The cobbler had a son, a lovely six-year-old. He took advantage of when his father was distracted. He grabbed me and began to make me draw all sorts of ridiculous doodles.
These thick lines, scribbled all over the place, took a lot out of me. He pushed so much that my tip broke.
Worried about getting in trouble after what had happened - and after having taken me without permission - he threw me into a garbage can.
For several hours I waited for death to deliver me from all my sadness. But then a homeless person came.
He was an old fellow with a wrinkled face and a bushy beard.
He took me in his dust-caked, trembling hands, looked at me, and turned me over. But when he saw that my tip was broken, he dropped me off the sidewalk, into the gutter.
There, about ten feet from the sewer entrance, sailing with some trouble through the rough waters, I saw a fleet of paper ships go by. Was that my funeral procession? No.
A child picked me up and ran to show me to his father. The father, seeing how beautiful I once was, had me repaired.
After I had rested up from my operation, I went back to school for a few months. This time, though, I wrote Latin and Greek, solved equations, and, once again, started learning new languages. As you can see, I didn't stop for a moment.

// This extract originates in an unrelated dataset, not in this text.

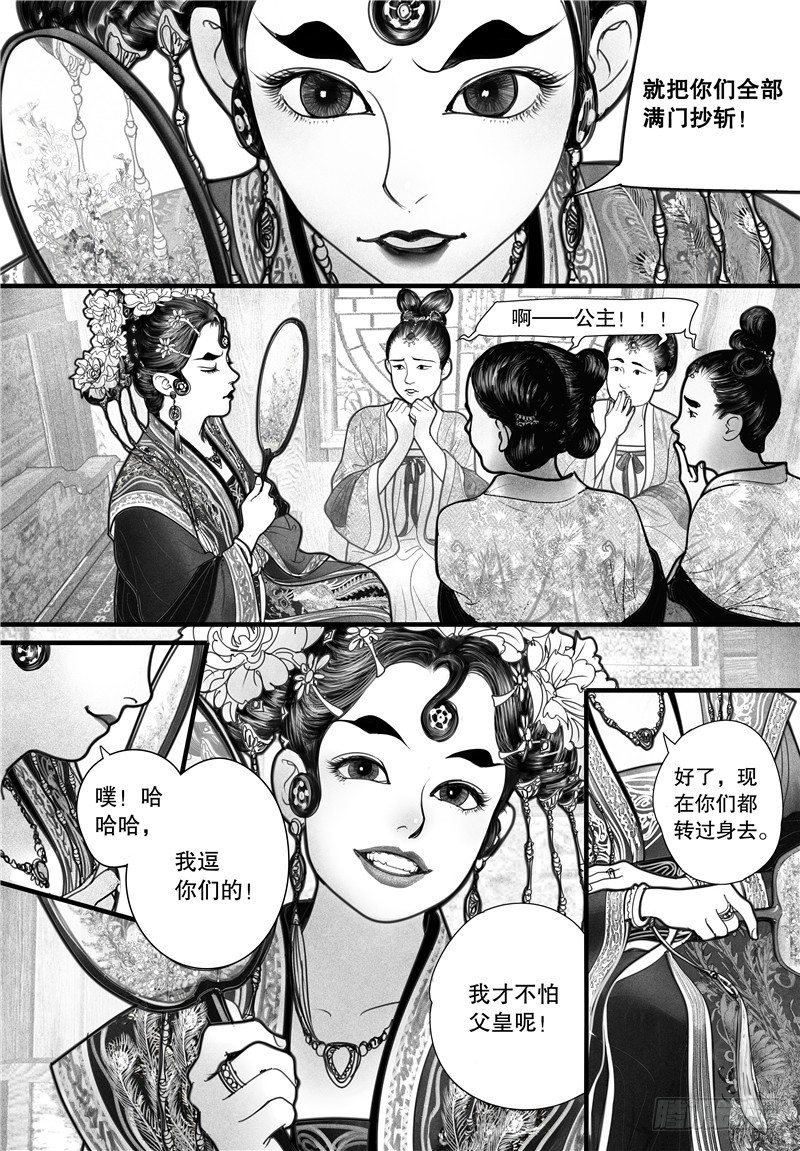 02上元夜游2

This young man's father was a secretary at the American embassy. As a holiday, my rescuer took me with him when he went to the US for work.
One day, when he was visiting the White House, he was invited to sign the guest book.
Then, in his nervousness, he mixed me up with the one there!
I lay there, next to this book, on its ornate desk. The spacious room that contained them became my home.
I had the honour of passing through the hands of some of the world's most powerful people. Hundreds of times I sketched the scrawled signatures of ministers, celebrities, and kings. I have seen men and women whose names would be written into [letters of fire in] history, sometimes dressed in the fanciest clothes and richest finery. I have met men and women from every nation on earth.
Never has a pen been so happy! I was the envy of all! I thought I'd never die.
Alas, my tip broke again. And, before I knew it, I was in a DC dumpster.
But there was no homeless person to rescue me. The garbage truck came by, taking me to a waste treatment plant where I was crushed and turned into landfill.
And so, even those who are called to the highest of offices return, in the end, to the land, whether on one side of the ocean or the other.